### INSTRUCTIONS FOR THE TASK
Rewrite every item below with "Hoodie" replaced by "Sweatshirt" and nothing else changed. Give only the text and omit the pictures.

### Brief descriptive captions
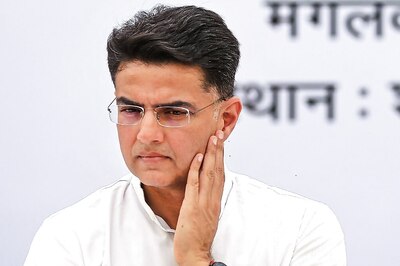 Congress Will Form Government Again in Rajasthan: Sachin Pilot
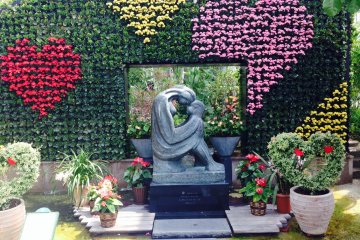 Kobe's Nunobiki Herb Gardens 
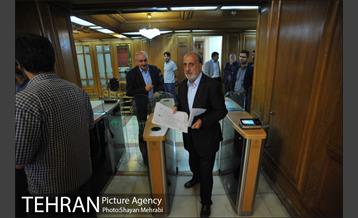 سیصد و چهل و نهمین جلسه شورا اسلامی شهر تهران 8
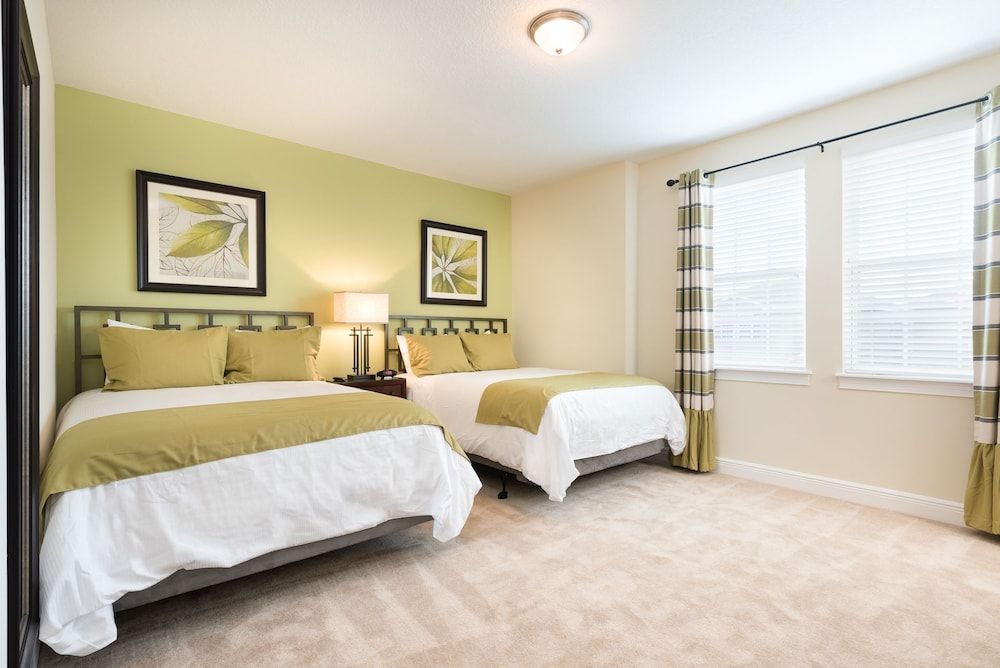 The Encore Club #7 - 8 Bed 7 Baths Villa Family Villa, Multiple Bedrooms, Garden Area 5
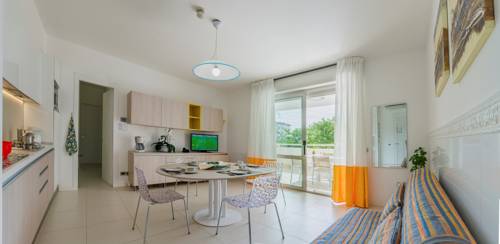 Imagen de la habitación del Residence Serenissima. Foto 9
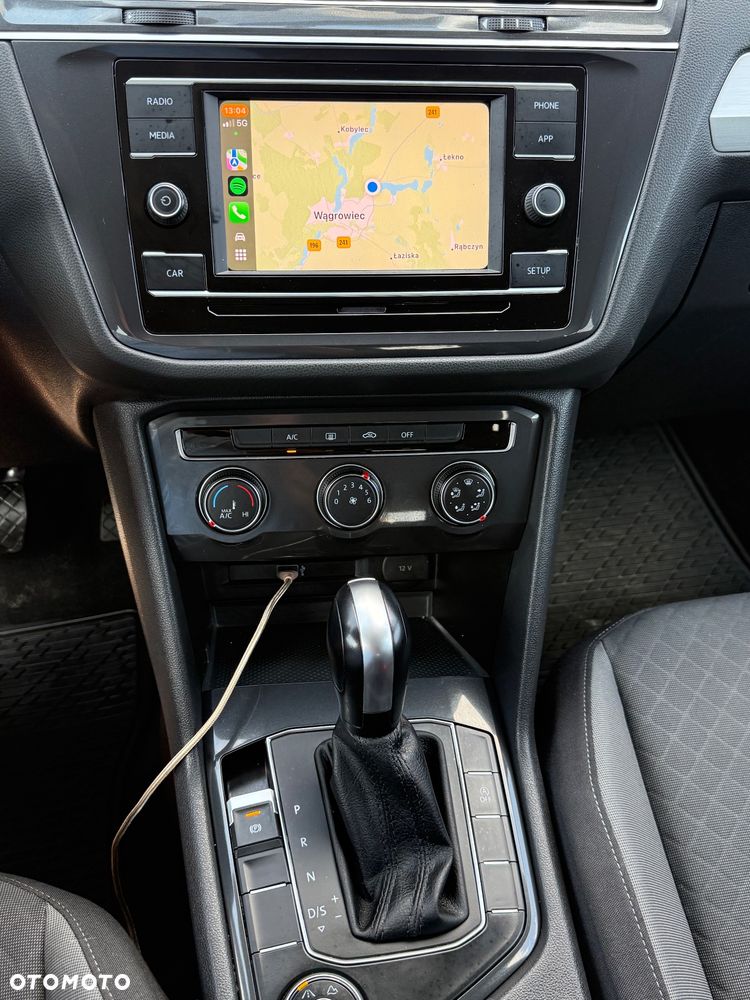 Volkswagen Tiguan Allspace 2.0 TSI 4Mot Comfortline DSG 7os - 19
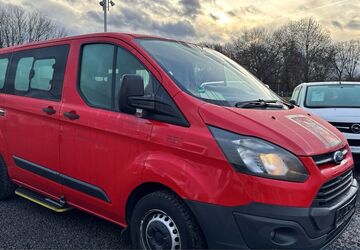 Ford Transit Custom 90.000 km 13.988 &euro; Rheinbach 53359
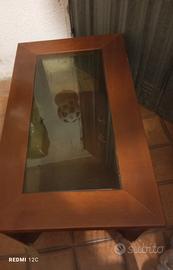 tavolino legno da salotto 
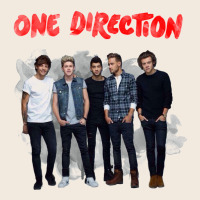 One Direction Watercolor [tw] Zipper Hoodie | Teevron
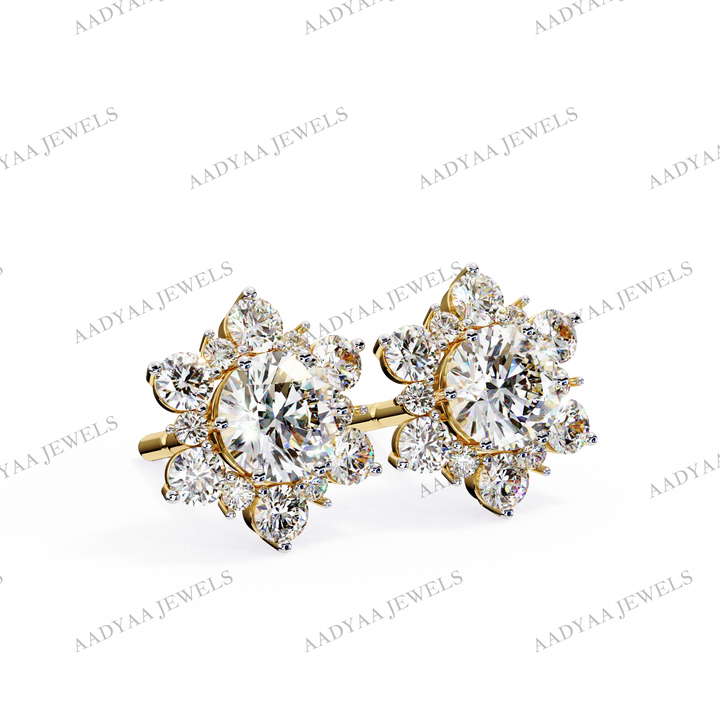 Giovanna Diamond  Earring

### FINISHED TASK
 Congress Will Form Government Again in Rajasthan: Sachin Pilot
 Kobe's Nunobiki Herb Gardens 
 سیصد و چهل و نهمین جلسه شورا اسلامی شهر تهران 8
 The Encore Club #7 - 8 Bed 7 Baths Villa Family Villa, Multiple Bedrooms, Garden Area 5
 Imagen de la habitación del Residence Serenissima. Foto 9
 Volkswagen Tiguan Allspace 2.0 TSI 4Mot Comfortline DSG 7os - 19
 Ford Transit Custom 90.000 km 13.988 &euro; Rheinbach 53359
 tavolino legno da salotto 
 One Direction Watercolor [tw] Zipper Sweatshirt | Teevron
 Giovanna Diamond  Earring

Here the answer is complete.